# Wow what a meeting



## stmarshall (Jan 24, 2012)

I have seen these type of tanks in a couple of pet shops, not that big and of course, not that nice. The tanks were beautiful, the descriptions were wonderful and I love the way you and your wife can share the same but different hobby. thanks for having us over.


----------



## BriDroid (Oct 2, 2012)

Yes, it was a very good meeting. The tanks were beautiful! I also enjoyed seeing everyone again, its been a few months.


----------



## Michael (Jul 20, 2010)

Fred, thanks so much for hosting! The tanks are great, and I have lusted for that DAS paludarium design ever since we visited the factory last year. You and your wife have the best example I've ever seen.


----------



## Dejlig (Jan 20, 2013)

Great meeting, thanks for hosting Fred. Excellent Dutch style aquariums (go figure).


----------



## TanyaQ2000 (Jan 31, 2010)

thank you Fred for hosting. meeting was great. please thank your wife and daughter for allowing us to invade their space


----------



## fishyjoe24 (May 18, 2010)

Thanks for hosting.


----------



## Pam916 (May 22, 2008)

Great meeting!
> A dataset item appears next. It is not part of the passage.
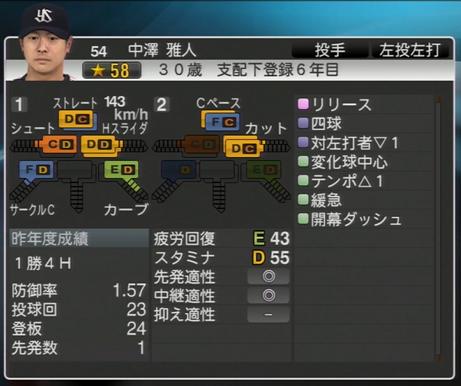中澤雅人 プロ野球スピリッツ2015
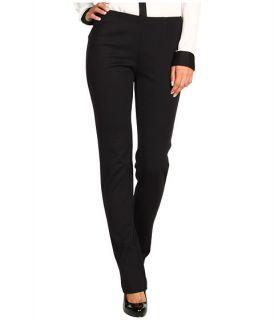 Michael Kors L Luxe Black Skinny Legging Knit Pants $89 50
Thanks for hosting Fred.


----------



## Phil Edwards (Jan 22, 2004)

Pics please for those of us too far away to attend.


----------



## lrulff (Jan 23, 2011)

Dang ,,,, I missed the meeting again. 

Will try make it next time.


----------



## dbot (Aug 23, 2013)

It was a good meeting. Lot's of people!


----------



## Tex Gal (Nov 1, 2007)

Missing you guys! So glad you had a great meeting. Just too many irons in the fire. Got too many fires to put out!


----------